岡澤ナツラだけが慶大選手じゃない-。19年ぶりの東京開催となった2026年ドンキホーテ杯全日本ビーチ選手権で、JOCジュニアオリンピックカップ(JOC杯=4月26日)に出場したばかりの瀧澤勇仁(慶大2年)がシニア男子80kg級を制し、ワールドシリーズの代表候補権を手にした(U20-80kg級でも優勝しているので、U20世界選手権の代表候補へもなっている)。
躍進する慶大の旗頭と言えば、2024年に慶應義塾高から64年ぶりにインターハイ王者となり、昨年は1年生にして全日本学生選手権と全日本大学選手権でともに2位に躍進した岡澤ナツラが思い浮かぶ。瀧澤も、2024年国民スポーツ大会で優勝して慶大へ進み、チームを支える一人。
しかし、岡澤が優勝したJOC杯でも3位に終わり、常に2番手という立ち位置。進学後、初の優勝に「素直にうれしいです」と喜びを表した。岡澤ナツラが先を行っていることに「悔しい部分もあった」とのことで、追いついたことにホッとした様子でもある。
試合は5選手参加の総当たりリーグ戦となり、ハンガリー帰りの穴田禅侍(E.G.DINER、法大卒=関連記事)と3勝1敗で並んだ。勝点もテクニカルポイントも同じ。失点の差でかろうじて上回り、薄氷を踏む思いでの優勝だったので、喜びも格別。
参加の動機は「世界選手権に出てみたいから」。昨年、先輩の佐藤秀一郎ら慶大の選手が世界で闘っているのを見て、参加してみたくなったと言う。ただ、ビーチに参加するのは初めてで、練習も特別にやっていなかった。
幸いだったのは、JOC杯へ向けて心身を仕上げており、その勢いでこの大会に臨むことができたこと。

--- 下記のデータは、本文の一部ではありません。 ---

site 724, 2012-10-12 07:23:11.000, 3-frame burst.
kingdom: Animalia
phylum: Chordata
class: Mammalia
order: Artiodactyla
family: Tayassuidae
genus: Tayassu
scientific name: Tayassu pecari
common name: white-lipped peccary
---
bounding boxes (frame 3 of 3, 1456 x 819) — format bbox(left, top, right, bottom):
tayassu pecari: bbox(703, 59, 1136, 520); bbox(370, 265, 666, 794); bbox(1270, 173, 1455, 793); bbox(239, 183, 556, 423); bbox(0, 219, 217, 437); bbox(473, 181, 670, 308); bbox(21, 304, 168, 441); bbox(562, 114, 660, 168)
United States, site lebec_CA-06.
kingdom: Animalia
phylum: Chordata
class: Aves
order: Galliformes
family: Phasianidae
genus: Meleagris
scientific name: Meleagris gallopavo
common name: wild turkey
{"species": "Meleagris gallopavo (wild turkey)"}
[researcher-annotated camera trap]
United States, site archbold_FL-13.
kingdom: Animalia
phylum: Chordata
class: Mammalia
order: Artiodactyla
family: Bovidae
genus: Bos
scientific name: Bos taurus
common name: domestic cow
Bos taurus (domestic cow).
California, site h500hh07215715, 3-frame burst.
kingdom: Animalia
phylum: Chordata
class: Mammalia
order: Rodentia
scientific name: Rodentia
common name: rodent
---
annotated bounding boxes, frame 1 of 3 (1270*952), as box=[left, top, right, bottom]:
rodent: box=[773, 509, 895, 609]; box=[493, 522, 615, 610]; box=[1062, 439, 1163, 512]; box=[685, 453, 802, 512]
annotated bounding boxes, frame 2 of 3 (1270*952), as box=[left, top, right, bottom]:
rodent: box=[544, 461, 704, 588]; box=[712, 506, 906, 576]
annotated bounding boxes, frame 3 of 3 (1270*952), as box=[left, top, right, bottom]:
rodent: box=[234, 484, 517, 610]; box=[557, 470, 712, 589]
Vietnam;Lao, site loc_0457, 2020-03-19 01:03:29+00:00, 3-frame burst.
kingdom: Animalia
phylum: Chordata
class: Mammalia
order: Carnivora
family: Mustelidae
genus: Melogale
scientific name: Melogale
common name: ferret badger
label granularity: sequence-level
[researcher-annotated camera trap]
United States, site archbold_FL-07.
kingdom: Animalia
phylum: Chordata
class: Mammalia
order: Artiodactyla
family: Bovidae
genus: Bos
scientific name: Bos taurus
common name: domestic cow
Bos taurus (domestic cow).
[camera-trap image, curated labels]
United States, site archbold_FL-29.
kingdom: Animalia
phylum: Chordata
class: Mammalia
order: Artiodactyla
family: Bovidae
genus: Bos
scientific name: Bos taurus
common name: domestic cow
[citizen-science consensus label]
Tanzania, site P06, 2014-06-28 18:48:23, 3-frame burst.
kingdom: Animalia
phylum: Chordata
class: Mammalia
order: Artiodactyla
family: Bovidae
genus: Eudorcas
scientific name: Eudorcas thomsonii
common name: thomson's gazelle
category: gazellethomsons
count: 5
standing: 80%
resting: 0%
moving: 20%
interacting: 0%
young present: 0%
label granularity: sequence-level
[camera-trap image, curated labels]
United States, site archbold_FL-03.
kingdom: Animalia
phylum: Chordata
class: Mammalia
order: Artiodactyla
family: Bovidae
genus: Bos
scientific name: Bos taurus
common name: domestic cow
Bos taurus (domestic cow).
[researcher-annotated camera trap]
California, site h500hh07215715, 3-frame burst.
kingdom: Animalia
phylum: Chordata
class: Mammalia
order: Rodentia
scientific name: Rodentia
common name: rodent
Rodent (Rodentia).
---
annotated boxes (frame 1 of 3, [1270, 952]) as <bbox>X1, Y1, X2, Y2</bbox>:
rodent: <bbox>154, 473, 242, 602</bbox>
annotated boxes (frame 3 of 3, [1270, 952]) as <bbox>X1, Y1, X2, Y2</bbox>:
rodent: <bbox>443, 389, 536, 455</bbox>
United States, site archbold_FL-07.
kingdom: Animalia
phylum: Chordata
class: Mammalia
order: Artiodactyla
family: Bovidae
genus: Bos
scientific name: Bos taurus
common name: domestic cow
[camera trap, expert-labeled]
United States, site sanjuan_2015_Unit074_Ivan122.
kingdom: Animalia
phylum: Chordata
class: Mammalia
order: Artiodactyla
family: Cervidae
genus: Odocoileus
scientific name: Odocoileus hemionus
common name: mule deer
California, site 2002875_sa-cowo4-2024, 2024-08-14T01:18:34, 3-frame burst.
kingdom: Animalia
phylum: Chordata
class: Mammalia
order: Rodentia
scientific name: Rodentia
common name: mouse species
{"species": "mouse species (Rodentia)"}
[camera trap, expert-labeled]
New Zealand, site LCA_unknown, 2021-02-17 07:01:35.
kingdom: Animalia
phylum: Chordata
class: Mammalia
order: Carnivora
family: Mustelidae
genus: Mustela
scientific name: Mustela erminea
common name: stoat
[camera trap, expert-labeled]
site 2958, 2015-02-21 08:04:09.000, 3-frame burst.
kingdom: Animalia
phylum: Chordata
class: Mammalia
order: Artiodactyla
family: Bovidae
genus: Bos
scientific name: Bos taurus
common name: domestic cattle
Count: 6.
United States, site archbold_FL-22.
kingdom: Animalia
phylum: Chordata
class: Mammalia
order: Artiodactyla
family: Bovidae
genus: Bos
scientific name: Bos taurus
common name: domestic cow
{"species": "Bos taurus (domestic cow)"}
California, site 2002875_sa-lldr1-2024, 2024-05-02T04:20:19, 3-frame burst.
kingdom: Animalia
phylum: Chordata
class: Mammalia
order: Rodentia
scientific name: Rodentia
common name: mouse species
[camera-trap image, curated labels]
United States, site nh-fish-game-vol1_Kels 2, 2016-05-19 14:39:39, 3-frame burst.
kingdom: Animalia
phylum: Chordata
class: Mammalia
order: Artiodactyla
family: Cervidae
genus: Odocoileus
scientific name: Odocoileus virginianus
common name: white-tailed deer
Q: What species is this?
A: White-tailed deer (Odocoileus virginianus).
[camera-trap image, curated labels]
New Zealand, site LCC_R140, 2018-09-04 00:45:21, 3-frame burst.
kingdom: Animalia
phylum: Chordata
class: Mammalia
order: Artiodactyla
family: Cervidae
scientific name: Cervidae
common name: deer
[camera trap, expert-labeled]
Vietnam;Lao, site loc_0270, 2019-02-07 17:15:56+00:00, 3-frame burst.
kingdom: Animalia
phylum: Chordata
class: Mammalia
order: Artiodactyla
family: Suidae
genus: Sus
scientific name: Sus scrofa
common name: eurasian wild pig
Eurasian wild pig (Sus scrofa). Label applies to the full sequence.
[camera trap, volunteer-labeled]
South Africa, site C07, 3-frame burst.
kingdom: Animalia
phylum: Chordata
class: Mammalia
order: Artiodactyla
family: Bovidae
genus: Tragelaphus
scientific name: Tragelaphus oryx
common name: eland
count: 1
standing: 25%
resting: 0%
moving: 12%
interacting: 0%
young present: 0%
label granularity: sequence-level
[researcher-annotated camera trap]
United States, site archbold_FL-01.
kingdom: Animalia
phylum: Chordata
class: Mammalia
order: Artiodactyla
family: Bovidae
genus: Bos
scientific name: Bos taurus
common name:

挑んでみて、「グレコローマンに近いですね。(自分の得意な)フリースタイルのタックルには全然入れませんでした。ヒザをついてしまう怖さがありますし、場外際の攻防でもためらってしまいます」と言う。
何はともあれ、優勝は気持ちがいいこと。今月の明治杯全日本選抜選手権や来月の東日本学生リーグ戦に全力を尽くすのは言うまでもないが、世界のビーチで通用するために「グレコローマンの練習にも取り組みたい」と話し、ワンランクアップを目指す。